GPCRs – structures, actions, drugs 1200-3MON41L

GPCRs form a very large family of membranous transmitters of signals consisting of about 800 of various types of these receptors. Despite of participating in completely different signaling cascades which are influencing divergent cell processes their structures are uniform and consist of seven transmembrane helices. GPCRs are activated by enormous number of various ligands from photons and ions up to lipids, neurotransmitters, hormones, and small proteins. Because GPCRs pursue most of cell signaling they participate in many physiological and pathological processes and are molecular targets for 30%-50% of all currently used drugs.
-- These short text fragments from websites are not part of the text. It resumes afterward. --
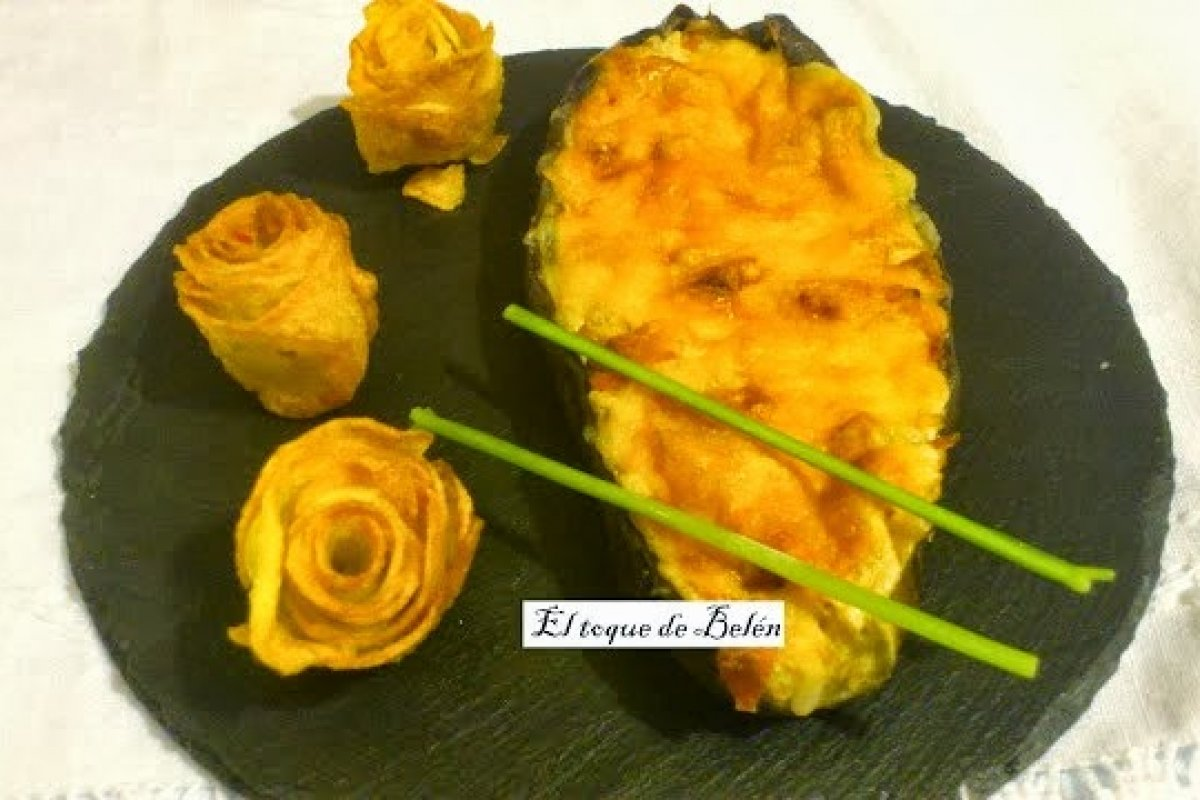 Berenjenas rellenas y flores de patata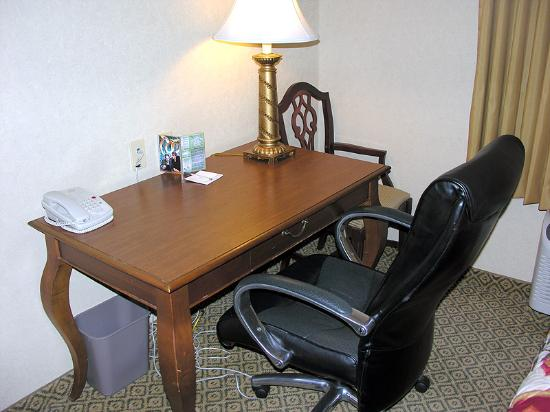 Hampton Inn & Suites Palm Desert: Work desk/chair.
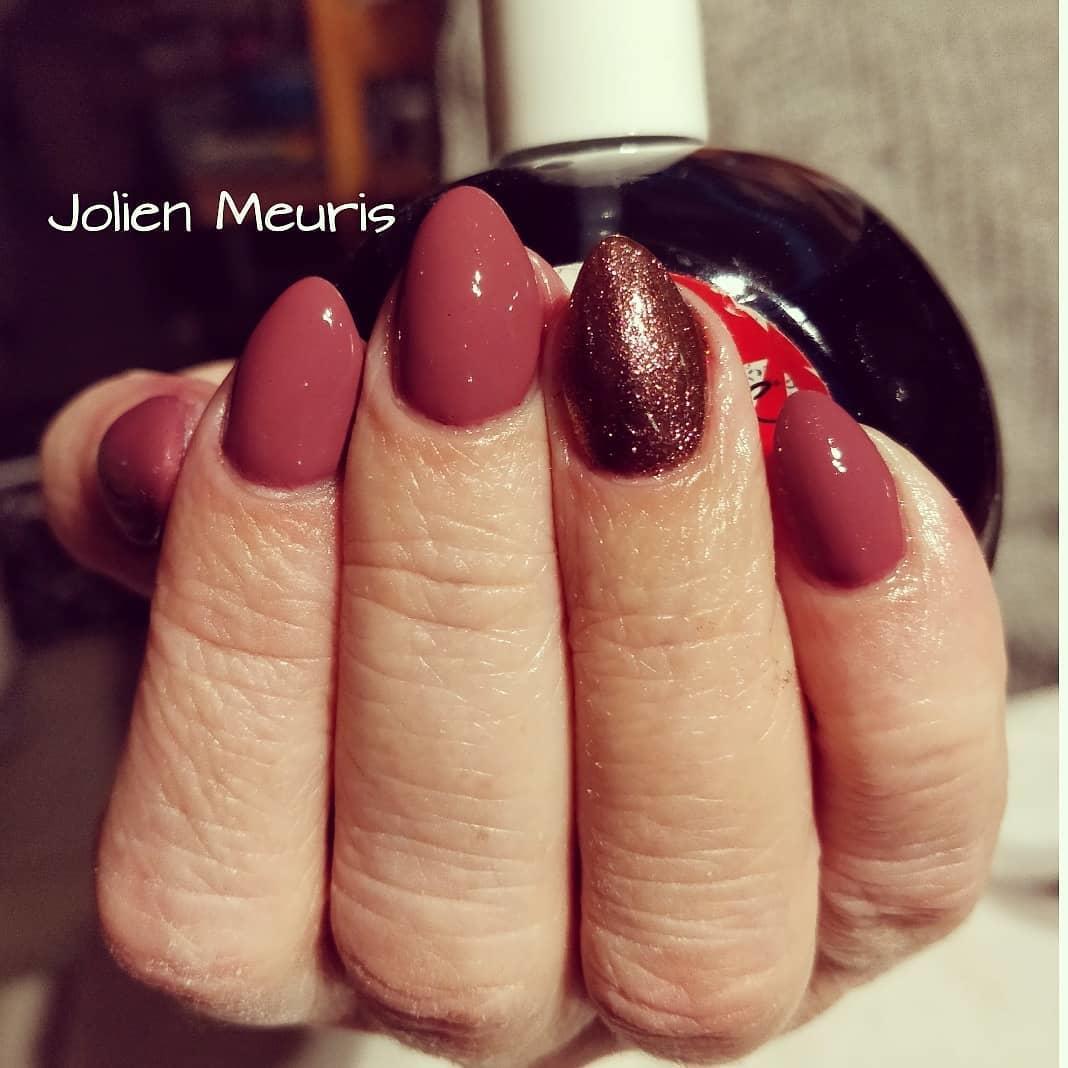 smashing glitter nail polish designs and ideas 2019 15 - Smashing Glitter Nail Polish Designs and Ideas 2019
In the lecture the structures of known complexes of GPCR-ligand (blocking or activating the receptor) as well as activation and signaling mechanisms on molecular and atomic levels will be shown. Also the connections of GPCRs with various diseases will be described. The following receptors will be presented among others: adrenergic receptors (adrenaline, cardiac and antiasthmatic drugs), dopamine receptors (dopamine, lack in Parkinson’s disease), 5-HT receptors (serotonin, LSD), muscarinic receptors (acetylcholine, lack in Alzheimer’s disease), opioid receptors (morphine and analgesics), cannabinoid receptors (anadamide, THC), histamine receptors (histamine and anti-allergic drugs).
Since GPCRs are molecular targets for “popular” hormones: acetylcholine (memory, learning), dopamine (love, passions), serotonin (happiness, satisfaction) they have their place in pop culture. These receptors are also targets for many narcotics. The structure of the first GPCR, rhodopsin, was determined only in 2000, and since then the interests in studying of GPCRs and substances they bind increased greatly.